[PAGE EXCERPT — start]

Well the TSA and Janet Napolitano are hanging tough….guess the protest on November 24th National Opt Out day and threats from citizens not flying anymore will have to continue to stop this nonsense.
“Mr. Michael Chertoff should not be allowed to abuse the trust the public has placed in him as a former public servant to privately gain from the sale of full-body scanners under the pretense that the scanners would have detected this particular type of explosive”
Kate Hanni, FlyersRights
In February, the Figh Council of North America, a group of Islamic scholars, issued a fatwa, or religious ruling, that full-body scanners violate Islamic law.
CAIR said Muslims who object to full-body scans for religious reasons should know their rights if they are required to undergo a pat-down, including asking for the procedure to be done in a private place. In addition, CAIR offered a “special recommendation” for Muslim women who wear a hijab, telling them they should tell the TSA officer that they may be searched only around the head and neck.

[PAGE EXCERPT — finish]
[EXCERPTED DATA — start]

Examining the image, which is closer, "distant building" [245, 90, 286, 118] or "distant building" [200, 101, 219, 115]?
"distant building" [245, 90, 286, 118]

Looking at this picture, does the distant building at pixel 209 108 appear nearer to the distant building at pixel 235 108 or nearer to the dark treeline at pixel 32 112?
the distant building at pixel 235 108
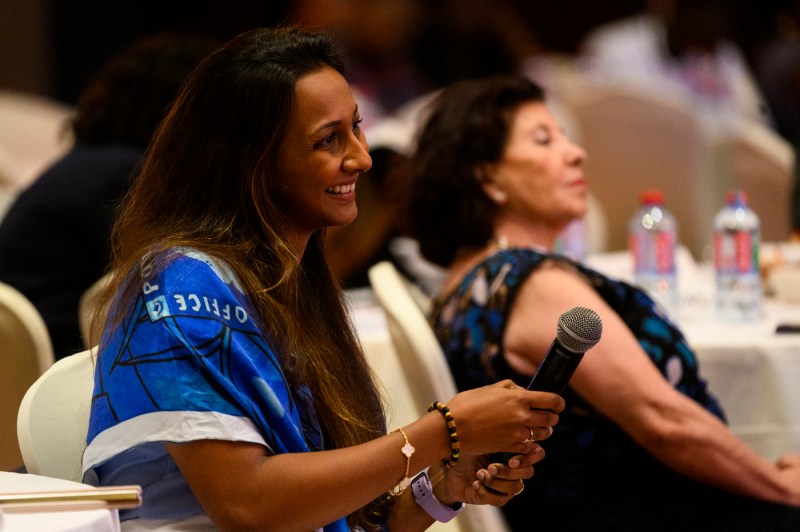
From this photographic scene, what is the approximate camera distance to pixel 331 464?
1423mm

[EXCERPTED DATA — finish]

INSTRUCTIONS FOR THE TASK:
Transcribe the post on airport body scanners from "Well the TSA" up to and including "stop this nonsense.". The lines have nothing to do with the post on airport body scanners.

EXERCISE RESPONSE:
Well the TSA and Janet Napolitano are hanging tough….guess the protest on November 24th National Opt Out day and threats from citizens not flying anymore will have to continue to stop this nonsense.